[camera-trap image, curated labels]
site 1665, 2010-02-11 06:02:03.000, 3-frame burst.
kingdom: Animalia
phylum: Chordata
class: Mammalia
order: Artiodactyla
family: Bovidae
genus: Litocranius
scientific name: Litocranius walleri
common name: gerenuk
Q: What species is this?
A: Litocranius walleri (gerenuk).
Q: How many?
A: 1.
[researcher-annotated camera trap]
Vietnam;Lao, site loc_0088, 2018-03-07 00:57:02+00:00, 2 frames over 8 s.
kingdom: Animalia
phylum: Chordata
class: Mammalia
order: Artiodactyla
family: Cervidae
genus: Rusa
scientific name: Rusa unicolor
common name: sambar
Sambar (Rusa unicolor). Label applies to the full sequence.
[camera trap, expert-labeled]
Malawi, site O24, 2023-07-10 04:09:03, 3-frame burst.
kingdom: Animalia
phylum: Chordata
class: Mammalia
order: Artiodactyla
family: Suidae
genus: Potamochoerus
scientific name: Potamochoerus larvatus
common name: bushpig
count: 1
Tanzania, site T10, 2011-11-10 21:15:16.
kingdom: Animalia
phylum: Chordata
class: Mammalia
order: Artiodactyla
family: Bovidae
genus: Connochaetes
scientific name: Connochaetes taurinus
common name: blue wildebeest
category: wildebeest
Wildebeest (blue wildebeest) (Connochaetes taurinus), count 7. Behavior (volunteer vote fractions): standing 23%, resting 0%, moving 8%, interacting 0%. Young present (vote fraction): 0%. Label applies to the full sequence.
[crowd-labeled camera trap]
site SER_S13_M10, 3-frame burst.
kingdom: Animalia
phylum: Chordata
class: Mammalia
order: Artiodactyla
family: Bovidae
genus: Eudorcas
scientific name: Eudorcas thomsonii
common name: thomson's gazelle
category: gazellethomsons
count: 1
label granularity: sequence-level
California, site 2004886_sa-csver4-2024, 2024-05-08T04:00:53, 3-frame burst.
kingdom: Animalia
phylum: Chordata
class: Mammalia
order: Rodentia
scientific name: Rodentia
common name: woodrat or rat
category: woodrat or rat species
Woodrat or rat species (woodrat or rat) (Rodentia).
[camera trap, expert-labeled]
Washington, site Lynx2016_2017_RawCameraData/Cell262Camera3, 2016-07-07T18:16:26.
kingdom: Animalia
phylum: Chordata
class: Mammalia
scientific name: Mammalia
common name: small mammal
----
» Task to carry out:
Write out every entry again, exactly as it appears.

» Solution for this task:
[camera-trap image, curated labels]
site 1665, 2010-02-11 06:02:03.000, 3-frame burst.
kingdom: Animalia
phylum: Chordata
class: Mammalia
order: Artiodactyla
family: Bovidae
genus: Litocranius
scientific name: Litocranius walleri
common name: gerenuk
Q: What species is this?
A: Litocranius walleri (gerenuk).
Q: How many?
A: 1.
[researcher-annotated camera trap]
Vietnam;Lao, site loc_0088, 2018-03-07 00:57:02+00:00, 2 frames over 8 s.
kingdom: Animalia
phylum: Chordata
class: Mammalia
order: Artiodactyla
family: Cervidae
genus: Rusa
scientific name: Rusa unicolor
common name: sambar
Sambar (Rusa unicolor). Label applies to the full sequence.
[camera trap, expert-labeled]
Malawi, site O24, 2023-07-10 04:09:03, 3-frame burst.
kingdom: Animalia
phylum: Chordata
class: Mammalia
order: Artiodactyla
family: Suidae
genus: Potamochoerus
scientific name: Potamochoerus larvatus
common name: bushpig
count: 1
Tanzania, site T10, 2011-11-10 21:15:16.
kingdom: Animalia
phylum: Chordata
class: Mammalia
order: Artiodactyla
family: Bovidae
genus: Connochaetes
scientific name: Connochaetes taurinus
common name: blue wildebeest
category: wildebeest
Wildebeest (blue wildebeest) (Connochaetes taurinus), count 7. Behavior (volunteer vote fractions): standing 23%, resting 0%, moving 8%, interacting 0%. Young present (vote fraction): 0%. Label applies to the full sequence.
[crowd-labeled camera trap]
site SER_S13_M10, 3-frame burst.
kingdom: Animalia
phylum: Chordata
class: Mammalia
order: Artiodactyla
family: Bovidae
genus: Eudorcas
scientific name: Eudorcas thomsonii
common name: thomson's gazelle
category: gazellethomsons
count: 1
label granularity: sequence-level
California, site 2004886_sa-csver4-2024, 2024-05-08T04:00:53, 3-frame burst.
kingdom: Animalia
phylum: Chordata
class: Mammalia
order: Rodentia
scientific name: Rodentia
common name: woodrat or rat
category: woodrat or rat species
Woodrat or rat species (woodrat or rat) (Rodentia).
[camera trap, expert-labeled]
Washington, site Lynx2016_2017_RawCameraData/Cell262Camera3, 2016-07-07T18:16:26.
kingdom: Animalia
phylum: Chordata
class: Mammalia
scientific name: Mammalia
common name: small mammal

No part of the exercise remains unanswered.